As former editor of the Gunnison Country Times newspaper, I’ve observed both personally and professionally significant change to our home  and surrounding backcountry brought by growth and development, and our community’s attempts — sometimes successful, sometimes less so — to mitigate this change. 

I’m a backcountry skier and snowmobiler and value multi-use recreation. That’s why I support Elk Mountains Backcountry Alliance’s efforts advocating for more effective management for our local backcountry. As much as I enjoy the thrill and convenience of a sled, I relish the feeling of long tours and hard-earned turns and strongly believe that some places should remain wild — that is, only accessible under human power. Growing use of our public lands by a wide range of winter recreationists demands a comprehensive winter travel management plan that protects opportunities for solitude and human-powered recreation and ensures a safe experience for all. 

Outside of ski season, I enjoy trail running, hunting and angling in the wild places and wilderness that are so abundant around us. I’m a strong wildlife advocate, board member of Gunnison Wildlife Association and longtime member of Backcountry Hunters & Anglers.

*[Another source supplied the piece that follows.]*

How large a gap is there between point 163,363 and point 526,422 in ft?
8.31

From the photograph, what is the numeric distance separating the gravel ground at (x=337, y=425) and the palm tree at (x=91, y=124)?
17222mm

The Gunnison Valley is one of the last remaining strongholds for intact habitat and healthy wildlife populations in Colorado, but encroaching development and recreational pressures threaten to change that. Our native wildlife needs our protection. 

Currently, I work as Communications & Engagement Director for Advocates for the West, a public interest nonprofit environmental law firm that partners closely with Winter Wildlands Alliance and grassroots conservation organizations to protect wintering wildlife and quiet recreation. Through this work, I’ve seen elsewhere in the West just how effective a community-involved winter travel management plan can be in ensuring ample opportunities for a wide range of recreationists while protecting our natural resources and desire for solitude. 

Amid growing human pressures, planning for the future is more important than ever. It’s up to us to make sure that all we love about Crested Butte and the Gunnison Valley — its wild nature, spectacular views, and rugged character — remains for generations to come. Through this planning, I believe we can strike a balance that better protects our wild places, wildlife, and opportunities for quiet recreation, while ensuring ample opportunities for all recreationists. 

We can only find that balance by coming together.